Freshly baked oat rolls keep at room temperature, in a bread bag or under a cloth, for 1 to 2 days. After that they go stale. Freezing is the better option for anything not eaten on baking day.

Let the rolls cool completely, then place individually in freezer bags or in airtight containers. They keep in the freezer for 2 to 3 months and taste almost freshly baked when warmed up. Either put them in the oven at 180°C for 10 to 12 minutes, or crisp them up briefly in the toaster.
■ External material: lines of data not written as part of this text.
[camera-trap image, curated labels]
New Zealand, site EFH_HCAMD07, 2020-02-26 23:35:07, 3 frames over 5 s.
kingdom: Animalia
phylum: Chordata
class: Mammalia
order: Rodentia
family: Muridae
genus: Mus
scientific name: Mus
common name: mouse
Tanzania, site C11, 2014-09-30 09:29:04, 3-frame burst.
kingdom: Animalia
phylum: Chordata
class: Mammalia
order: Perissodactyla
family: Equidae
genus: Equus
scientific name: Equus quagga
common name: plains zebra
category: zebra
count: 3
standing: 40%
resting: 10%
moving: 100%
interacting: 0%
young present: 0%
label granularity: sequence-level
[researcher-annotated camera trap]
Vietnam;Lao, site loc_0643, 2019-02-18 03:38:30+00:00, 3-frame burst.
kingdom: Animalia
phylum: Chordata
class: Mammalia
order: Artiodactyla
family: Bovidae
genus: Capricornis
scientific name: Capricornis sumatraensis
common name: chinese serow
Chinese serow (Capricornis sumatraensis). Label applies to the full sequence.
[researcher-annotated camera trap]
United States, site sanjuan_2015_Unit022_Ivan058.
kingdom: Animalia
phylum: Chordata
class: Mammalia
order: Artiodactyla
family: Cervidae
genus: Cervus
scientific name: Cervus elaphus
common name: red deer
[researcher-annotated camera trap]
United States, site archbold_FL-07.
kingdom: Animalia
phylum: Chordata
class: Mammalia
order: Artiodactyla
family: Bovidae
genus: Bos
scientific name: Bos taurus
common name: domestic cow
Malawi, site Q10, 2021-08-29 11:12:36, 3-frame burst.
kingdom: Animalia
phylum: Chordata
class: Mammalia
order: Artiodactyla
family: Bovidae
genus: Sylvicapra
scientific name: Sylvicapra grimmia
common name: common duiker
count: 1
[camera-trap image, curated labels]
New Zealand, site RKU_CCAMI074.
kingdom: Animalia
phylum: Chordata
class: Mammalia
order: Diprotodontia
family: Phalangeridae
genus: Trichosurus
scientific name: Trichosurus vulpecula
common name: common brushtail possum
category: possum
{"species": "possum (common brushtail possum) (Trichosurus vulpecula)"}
If you have no time in the morning, you can prepare the dough the evening before and leave it to prove overnight in the fridge. The next morning all you need to do is shape the rolls, give them their second prove and bake. Perfect for a Sunday breakfast. Anyone who needs something even quicker will find an alternative without a long prove in our quick breakfast rolls recipe.

How other recipes approach this

Goes well with: butter, cream cheese and jam.

You might also like: Quark rolls with the Thermomix®.

We had a look at how other Thermomix® blogs bake oat rolls. Three differences stood out. First: some use no yeast at all and rely on baking powder and herb quark, so the rolls are ready in 35 minutes but taste flatter and go stale more quickly. Second: some recipes leave the dough to rise slowly in the fridge for 12 hours, which develops more flavour but requires planning ahead. Third: many bake at 220 to 250°C without any topping. We stick with buttermilk and yeast for a moist crumb, 2 hours of proving as a sensible compromise, and sprinkle oats on the crust for texture that also makes the rolls visually recognisable as oat rolls.